Addiction is marked by a loss of control, by cravings, and by unpleasant outcomes, all caused by the use of a substance. Addiction is different from physical dependence or tolerance:

  • In cases of physical dependence, the person has withdrawal symptoms if he or she suddenly stops using a substance.
  • Tolerance occurs when the original dose of a substance loses its effectiveness over time.

Addiction and physical dependence often occur together. However, addiction can be present without physical dependence and vice versa.

With time, people who take addictive pain medications may develop tolerance and even physical dependence. This does not mean, however, that a person is addicted. In general, the chance of addiction is very small when pain medications are used for short periods under proper medical supervision.
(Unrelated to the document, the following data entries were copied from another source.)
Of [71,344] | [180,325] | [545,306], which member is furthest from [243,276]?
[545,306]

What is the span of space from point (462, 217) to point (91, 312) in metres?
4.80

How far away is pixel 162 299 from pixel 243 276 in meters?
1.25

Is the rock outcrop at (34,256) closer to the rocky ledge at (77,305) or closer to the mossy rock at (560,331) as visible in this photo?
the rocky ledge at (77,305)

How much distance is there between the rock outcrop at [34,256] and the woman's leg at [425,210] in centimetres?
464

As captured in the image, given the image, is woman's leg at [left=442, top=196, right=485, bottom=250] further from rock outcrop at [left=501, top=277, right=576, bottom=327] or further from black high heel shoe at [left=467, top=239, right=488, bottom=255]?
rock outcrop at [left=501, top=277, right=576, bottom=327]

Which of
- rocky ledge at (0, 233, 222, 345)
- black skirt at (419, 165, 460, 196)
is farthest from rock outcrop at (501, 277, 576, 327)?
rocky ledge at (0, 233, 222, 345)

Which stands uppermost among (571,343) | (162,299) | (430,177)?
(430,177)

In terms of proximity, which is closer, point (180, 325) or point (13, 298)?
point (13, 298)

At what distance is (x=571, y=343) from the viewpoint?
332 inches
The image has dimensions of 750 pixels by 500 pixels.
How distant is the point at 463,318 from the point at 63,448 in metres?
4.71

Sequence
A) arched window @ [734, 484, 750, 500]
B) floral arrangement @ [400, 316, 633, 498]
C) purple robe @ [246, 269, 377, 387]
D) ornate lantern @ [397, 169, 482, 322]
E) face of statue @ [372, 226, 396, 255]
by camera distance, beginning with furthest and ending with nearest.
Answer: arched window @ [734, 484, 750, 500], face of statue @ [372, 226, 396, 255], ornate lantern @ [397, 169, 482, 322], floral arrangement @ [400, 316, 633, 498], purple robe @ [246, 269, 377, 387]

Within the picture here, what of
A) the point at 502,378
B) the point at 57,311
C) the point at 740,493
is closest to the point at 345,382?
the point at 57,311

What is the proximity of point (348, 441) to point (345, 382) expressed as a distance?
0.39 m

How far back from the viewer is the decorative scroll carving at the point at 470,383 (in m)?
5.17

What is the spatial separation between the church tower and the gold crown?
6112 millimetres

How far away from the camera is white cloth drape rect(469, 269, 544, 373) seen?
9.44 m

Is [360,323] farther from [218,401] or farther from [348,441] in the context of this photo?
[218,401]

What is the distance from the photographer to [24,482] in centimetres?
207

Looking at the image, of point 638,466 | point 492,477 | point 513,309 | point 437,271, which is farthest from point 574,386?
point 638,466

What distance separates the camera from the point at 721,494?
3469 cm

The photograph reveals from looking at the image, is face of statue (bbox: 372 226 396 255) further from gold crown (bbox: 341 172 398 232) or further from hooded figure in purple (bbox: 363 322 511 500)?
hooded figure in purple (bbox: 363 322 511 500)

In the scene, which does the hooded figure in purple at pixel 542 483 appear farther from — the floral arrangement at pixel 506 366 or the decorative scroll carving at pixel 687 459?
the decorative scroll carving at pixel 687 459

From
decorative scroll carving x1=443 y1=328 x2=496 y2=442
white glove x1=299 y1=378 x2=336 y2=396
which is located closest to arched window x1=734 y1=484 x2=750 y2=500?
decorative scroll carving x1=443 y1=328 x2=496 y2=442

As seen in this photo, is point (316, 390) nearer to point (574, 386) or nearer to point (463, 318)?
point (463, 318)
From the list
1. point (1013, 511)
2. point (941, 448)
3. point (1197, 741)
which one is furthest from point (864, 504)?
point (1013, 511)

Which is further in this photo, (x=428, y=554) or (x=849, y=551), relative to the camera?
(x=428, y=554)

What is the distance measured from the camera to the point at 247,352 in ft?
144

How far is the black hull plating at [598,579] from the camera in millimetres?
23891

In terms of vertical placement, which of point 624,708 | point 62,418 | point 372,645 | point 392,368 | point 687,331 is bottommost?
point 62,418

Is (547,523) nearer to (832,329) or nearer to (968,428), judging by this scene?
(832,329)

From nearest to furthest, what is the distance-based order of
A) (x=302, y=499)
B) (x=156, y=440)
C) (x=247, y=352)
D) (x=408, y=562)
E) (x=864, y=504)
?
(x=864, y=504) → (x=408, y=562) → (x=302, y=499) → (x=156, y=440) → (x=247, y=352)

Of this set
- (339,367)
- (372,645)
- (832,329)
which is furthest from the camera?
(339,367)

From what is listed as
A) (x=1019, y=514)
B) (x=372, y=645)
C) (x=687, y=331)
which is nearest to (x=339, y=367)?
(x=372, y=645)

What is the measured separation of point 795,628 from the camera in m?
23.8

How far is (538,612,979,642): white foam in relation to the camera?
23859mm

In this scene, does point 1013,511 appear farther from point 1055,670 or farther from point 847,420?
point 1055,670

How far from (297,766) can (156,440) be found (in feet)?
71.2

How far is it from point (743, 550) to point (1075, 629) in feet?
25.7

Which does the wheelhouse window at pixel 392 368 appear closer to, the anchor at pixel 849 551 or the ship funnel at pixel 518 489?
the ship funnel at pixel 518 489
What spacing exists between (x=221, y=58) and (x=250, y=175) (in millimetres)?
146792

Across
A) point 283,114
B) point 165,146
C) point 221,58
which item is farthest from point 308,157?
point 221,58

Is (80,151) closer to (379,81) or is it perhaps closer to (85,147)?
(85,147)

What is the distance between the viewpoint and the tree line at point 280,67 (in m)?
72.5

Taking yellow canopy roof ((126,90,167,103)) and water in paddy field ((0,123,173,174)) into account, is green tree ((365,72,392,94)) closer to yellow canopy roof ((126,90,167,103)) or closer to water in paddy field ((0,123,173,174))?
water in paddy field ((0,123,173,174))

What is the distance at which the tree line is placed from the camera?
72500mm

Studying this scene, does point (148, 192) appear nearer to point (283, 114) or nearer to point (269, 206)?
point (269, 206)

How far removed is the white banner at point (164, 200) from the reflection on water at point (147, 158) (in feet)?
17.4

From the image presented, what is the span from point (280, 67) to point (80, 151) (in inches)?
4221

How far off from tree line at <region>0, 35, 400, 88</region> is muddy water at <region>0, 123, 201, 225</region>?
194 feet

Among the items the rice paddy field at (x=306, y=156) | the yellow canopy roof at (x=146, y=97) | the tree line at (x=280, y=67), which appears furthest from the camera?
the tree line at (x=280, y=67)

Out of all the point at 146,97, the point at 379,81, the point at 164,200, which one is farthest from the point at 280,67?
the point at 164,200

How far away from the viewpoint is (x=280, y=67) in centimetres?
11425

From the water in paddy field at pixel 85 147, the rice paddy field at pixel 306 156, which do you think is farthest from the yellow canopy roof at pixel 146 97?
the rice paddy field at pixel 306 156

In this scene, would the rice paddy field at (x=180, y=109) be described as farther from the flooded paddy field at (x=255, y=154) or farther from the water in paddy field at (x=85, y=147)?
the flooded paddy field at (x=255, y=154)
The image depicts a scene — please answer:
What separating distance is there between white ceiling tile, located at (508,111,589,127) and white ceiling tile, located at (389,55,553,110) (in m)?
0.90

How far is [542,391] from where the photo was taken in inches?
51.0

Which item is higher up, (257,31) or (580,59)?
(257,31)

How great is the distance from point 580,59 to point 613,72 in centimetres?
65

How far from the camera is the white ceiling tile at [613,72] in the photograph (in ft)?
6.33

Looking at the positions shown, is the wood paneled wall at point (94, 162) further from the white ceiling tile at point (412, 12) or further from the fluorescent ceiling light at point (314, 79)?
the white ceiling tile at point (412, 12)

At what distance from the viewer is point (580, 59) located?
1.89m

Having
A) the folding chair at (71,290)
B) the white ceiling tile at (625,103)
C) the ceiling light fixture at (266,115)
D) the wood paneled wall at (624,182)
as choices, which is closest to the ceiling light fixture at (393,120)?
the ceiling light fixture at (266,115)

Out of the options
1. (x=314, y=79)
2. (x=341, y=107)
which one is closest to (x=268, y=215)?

Which pain medications are addictive?

When the doses of addictive pain medications increase, the side effects and risks also increase. When those medications are combined with other depressants, the risks can become even greater:

  • Depressants:
    • Barbiturates like phenobarbital, butalbital (Bupap®, Fioricet®, Esgic®), and carisoprodol (Soma®, Vanadom®)
    • Benzodiazepines like lorazepam (Ativan®), alprazolam (Xanax®), diazepam (Valium®), and clonazepam (Klonopin®)
    • Other medicines and substances that make people drowsy, like alcohol
  • Opioids and morphine derivatives:
    • Codeine
    • Morphine
    • Fentanyl (Duragesic®, Subsys®, Abstral®)
    • Oxycodone HCl (Oxycontin®)
    • Hydrocodone (Vicodin®, Norco®, Lorcet®)
    • Hydromorphone (Dilaudid®, Dilaudid-5®, Exalgo®)
    • Oxymorphone (Opana®, Opana® ER)
    • Meperidine (Demerol®)
    • Propoxyphene (Darvon®, Darvon-N®, PP-Cap®)
    • Tramadol (Ultram®, ConZip®)
    • Tapentadol (Nucynta®, Nucynta ER®)

Who is at risk for addiction?

Signs of addiction are loss of control, cravings, and unpleasant outcomes from the use of a substance. Most people who take their pain medicine as directed do not become addicted, especially if they take the medicine at the same dose for a long time.

You may be addicted to painkillers if:

  • You feel like you are losing a sense of control over their use.
  • You need the medicine more times per day than it was prescribed.
  • You need the medication for something other than pain. For example, you take it when you are depressed or when you have had a bad day.
  • You are abusing a medication that was prescribed for another person.

Recovery and Outlook

How can addiction be overcome?

Chronic (long-time) pain is a common reason that people develop a dependency to prescription medications. Once the addicted person has completed addiction treatment, his or her family, friends and caregivers must all work together to watch the patient for signs of relapse. Taking part in a relapse support group and a 12-step recovery program can help people stay on track.